__TASK DETAILS__. Transcribe all the data below exactly, leaving its pictures out.

__GIVEN MATERIAL__.
<<<<

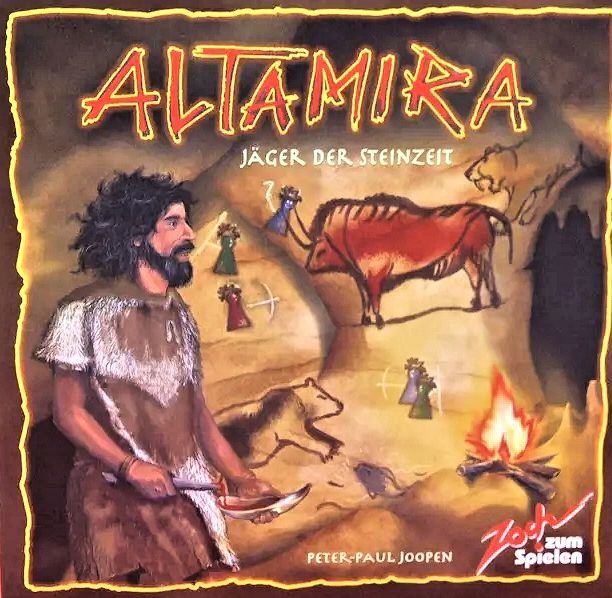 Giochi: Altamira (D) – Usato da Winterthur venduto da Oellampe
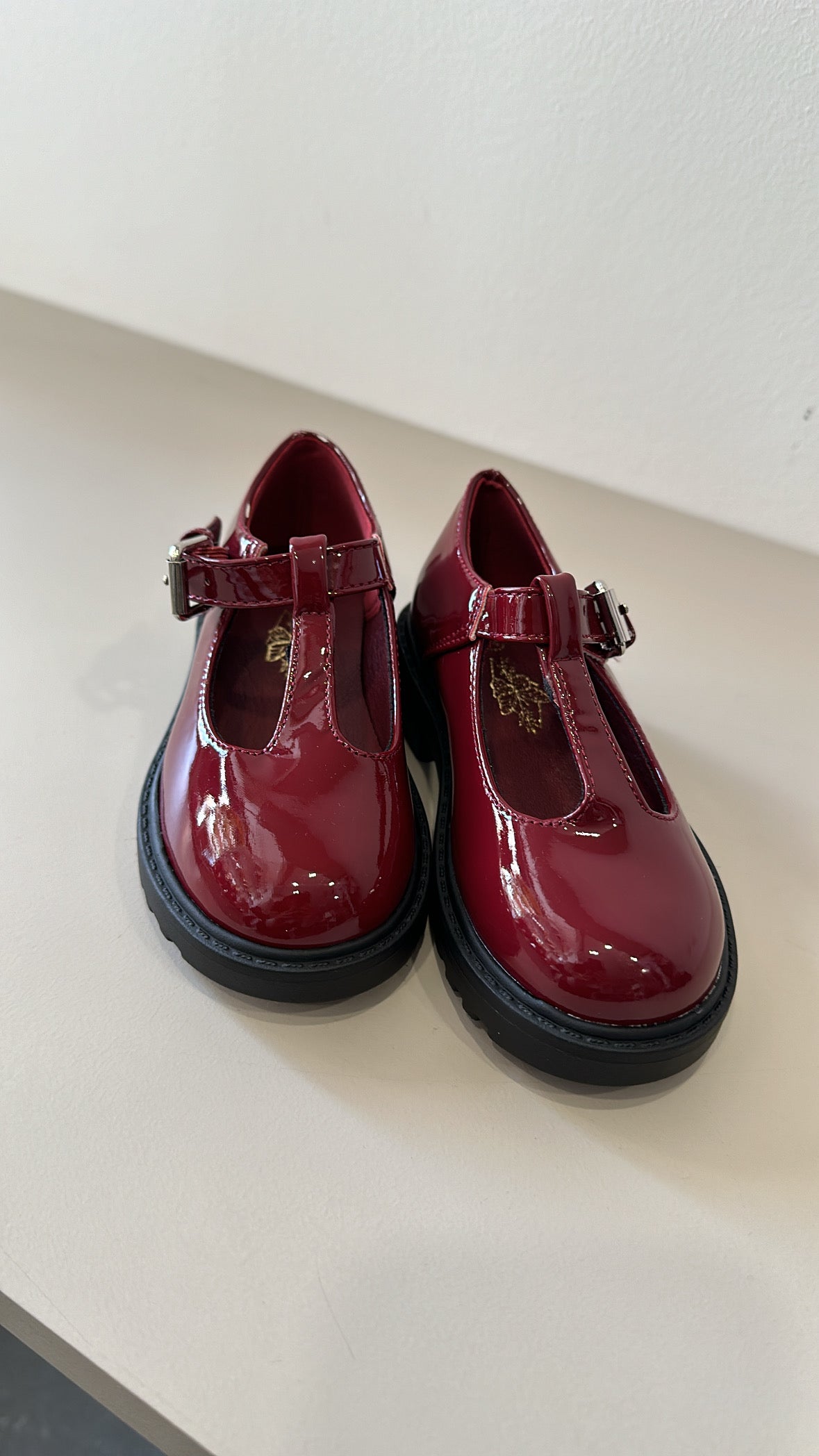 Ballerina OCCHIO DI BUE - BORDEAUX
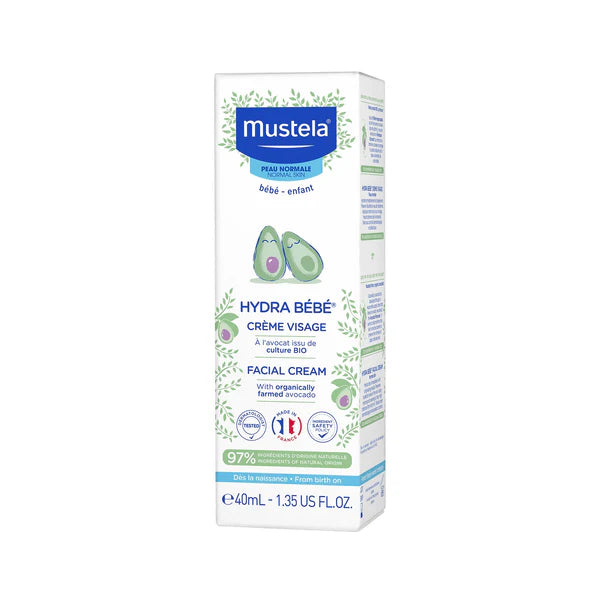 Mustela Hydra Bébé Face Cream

>>>>

__ANSWER BOX__.
 Giochi: Altamira (D) – Usato da Winterthur venduto da Oellampe
 Ballerina OCCHIO DI BUE - BORDEAUX
 Mustela Hydra Bébé Face Cream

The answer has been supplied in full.